La virtud opuesta a este pecado es la paciencia. La paciencia es la virtud moral que nos enseña a sufrir y tolerar con calma los reveses e infortunios que irritan o conmueven. Paciencia es, también, un tango de D’Arienzo y Gorrindo.

Para los que quieran ahondar en el estudio de la ira lo aconsejable es desayuno, almuerzo, y Séneca.
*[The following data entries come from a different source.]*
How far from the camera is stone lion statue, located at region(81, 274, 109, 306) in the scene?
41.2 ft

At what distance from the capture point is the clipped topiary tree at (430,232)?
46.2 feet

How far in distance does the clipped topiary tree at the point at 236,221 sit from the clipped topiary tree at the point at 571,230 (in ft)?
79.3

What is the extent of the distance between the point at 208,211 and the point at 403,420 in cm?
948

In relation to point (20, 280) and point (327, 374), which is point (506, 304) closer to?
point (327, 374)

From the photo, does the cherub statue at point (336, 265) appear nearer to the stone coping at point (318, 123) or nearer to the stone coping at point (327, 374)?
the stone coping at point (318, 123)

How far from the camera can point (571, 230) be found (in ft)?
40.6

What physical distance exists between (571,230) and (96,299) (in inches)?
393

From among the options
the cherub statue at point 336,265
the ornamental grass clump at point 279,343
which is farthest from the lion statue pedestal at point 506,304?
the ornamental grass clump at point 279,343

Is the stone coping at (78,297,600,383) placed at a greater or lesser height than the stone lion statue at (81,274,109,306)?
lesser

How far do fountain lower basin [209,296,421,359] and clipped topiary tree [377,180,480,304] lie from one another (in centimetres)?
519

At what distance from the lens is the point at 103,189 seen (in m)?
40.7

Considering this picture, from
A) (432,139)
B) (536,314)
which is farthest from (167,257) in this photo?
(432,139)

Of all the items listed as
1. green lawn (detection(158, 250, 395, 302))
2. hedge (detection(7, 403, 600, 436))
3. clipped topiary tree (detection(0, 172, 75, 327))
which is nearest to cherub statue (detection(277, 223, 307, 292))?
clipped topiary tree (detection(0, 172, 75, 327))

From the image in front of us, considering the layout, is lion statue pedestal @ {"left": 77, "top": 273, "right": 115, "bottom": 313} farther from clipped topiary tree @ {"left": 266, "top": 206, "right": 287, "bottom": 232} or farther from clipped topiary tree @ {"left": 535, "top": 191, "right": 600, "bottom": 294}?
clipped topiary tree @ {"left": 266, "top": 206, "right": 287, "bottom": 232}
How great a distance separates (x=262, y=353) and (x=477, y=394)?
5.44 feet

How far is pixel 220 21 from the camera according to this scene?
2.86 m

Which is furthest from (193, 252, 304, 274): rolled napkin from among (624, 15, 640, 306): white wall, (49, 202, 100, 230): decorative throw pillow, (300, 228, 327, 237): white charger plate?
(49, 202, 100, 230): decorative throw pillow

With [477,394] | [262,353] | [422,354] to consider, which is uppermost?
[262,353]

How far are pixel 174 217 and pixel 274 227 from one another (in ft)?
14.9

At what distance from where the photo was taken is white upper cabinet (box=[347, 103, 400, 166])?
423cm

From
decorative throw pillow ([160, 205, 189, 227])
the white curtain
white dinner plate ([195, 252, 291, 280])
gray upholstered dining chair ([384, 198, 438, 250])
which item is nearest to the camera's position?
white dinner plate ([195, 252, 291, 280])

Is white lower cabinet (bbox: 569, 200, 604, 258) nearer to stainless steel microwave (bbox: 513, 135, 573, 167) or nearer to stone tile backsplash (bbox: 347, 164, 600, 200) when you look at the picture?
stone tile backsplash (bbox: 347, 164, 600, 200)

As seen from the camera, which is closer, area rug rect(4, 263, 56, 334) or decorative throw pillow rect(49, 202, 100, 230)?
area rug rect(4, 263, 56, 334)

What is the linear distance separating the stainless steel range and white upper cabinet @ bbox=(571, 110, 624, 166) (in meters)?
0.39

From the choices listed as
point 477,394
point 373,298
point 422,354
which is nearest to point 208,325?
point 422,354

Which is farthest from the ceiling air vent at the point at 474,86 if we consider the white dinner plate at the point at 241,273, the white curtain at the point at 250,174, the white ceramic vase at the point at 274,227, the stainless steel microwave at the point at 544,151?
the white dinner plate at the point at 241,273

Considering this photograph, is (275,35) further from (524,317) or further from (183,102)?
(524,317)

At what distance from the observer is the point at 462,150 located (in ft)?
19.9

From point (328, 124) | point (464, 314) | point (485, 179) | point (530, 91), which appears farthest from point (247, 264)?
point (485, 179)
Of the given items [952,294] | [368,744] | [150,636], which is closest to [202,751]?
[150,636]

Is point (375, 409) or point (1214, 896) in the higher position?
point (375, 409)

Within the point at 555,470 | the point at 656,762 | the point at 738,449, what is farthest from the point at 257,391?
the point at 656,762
Injurias, amenazas y agresiones.
El golpear, insultar y blasfemar
son mis razones.
Yo soy la que maldice
al que me contradice.
Se hace lo que yo digo.
Siempre liga un castigo
el que no está conmigo.
Soy la que muerde
y la que más ladra,
quien jamás pierde,
y en la jauría,
la última palabra
siempre es la mía.
Soy la que ronca.
Siempre con bronca
pongo en la mira
hasta al que me mira.
Soy la que ronca,
se enchiva y bronca.
¡Yo soy la Ira!
CORO:
Así como se enciende
se enceguece.
¡Qué les parece!
La pereza

La pereza es una tendencia a la ociosidad o por lo menos a la desidia en la acción. A veces procede de la debilidad corporal, pero casi siempre es una enfermedad de la voluntad que rehúye y rechaza el esfuerzo. La virtud que se le opone es la diligencia.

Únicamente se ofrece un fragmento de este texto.